“Think of the past, Lucy, as of happy days spent with one who loved you, and who is now dead. Better that we should never meet again. Better, perhaps, if I had never lived. God bless you, dear. Good-bye.”
Poor Lucy was too ill to appear at dinner that day, and for several more she did not stir out. Then Mrs Alleyne insisted upon her going for a walk, and, as if drawn by fate, she went straight toward the fir mount to climb to the top, where she could sit down and gaze at Brackley, and try to make out Glynne, who might be walking in the garden.
No: she saw no tall white figure there, and she felt that unless she borrowed some “optick tube” from her brother’s observatory, she was not likely to see her friend a mile away, and she stood there low-spirited and tearful.

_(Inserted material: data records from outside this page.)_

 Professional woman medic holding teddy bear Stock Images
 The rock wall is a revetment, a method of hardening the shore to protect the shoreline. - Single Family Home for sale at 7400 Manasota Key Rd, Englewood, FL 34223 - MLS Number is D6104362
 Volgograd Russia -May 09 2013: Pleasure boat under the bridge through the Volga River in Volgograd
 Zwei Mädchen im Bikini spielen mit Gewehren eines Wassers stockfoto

“If I could only see her, and say,—‘Glynne, sister, what is all that terrible trouble to us? You are still the only friend I ever loved,’ and clasp her in my arms, and let her tears mingle with mine. Oh, please God,” she said, softly, speaking like a little child, as she sank upon her knees amongst the thickly-shed pine needles, and clasped her hands, “let there be no more sorrow for my poor, dear friend; make her happy once again.”

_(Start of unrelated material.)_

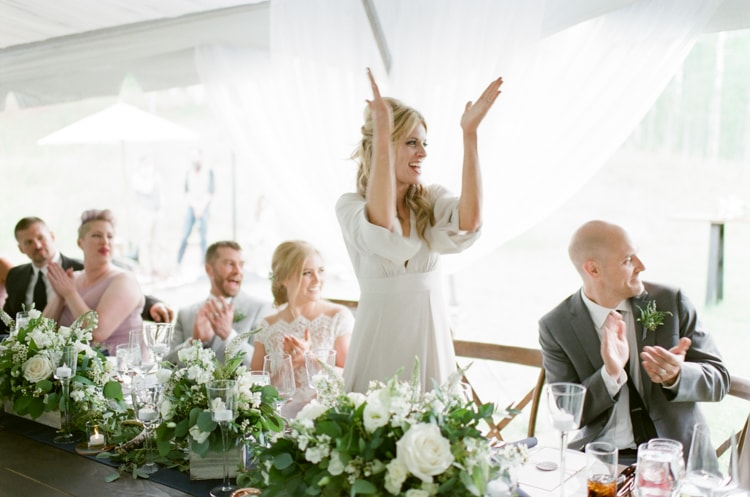 Maid of honor cheering during speeches at Vail wedding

That fir-clad hill became Lucy’s favourite resort by day, as it had been her brother’s in the past, by night; and she went again and again, till one afternoon, following out an old habit, she was stooping to pick a plant from where it grew, when she became aware of someone approaching, and she started and coloured, and then recovered herself, and rose erect and slightly resentful, for Major Day, looking very sad and old stood before her, raising his hat.
“May I see what you have there?” he said gravely.
“I think it is an Amanita,” said Lucy, trying hard to speak firmly, as she held out the whitish-looking fungus toward the old botanist, as if it had been a tiny Japanese parasol.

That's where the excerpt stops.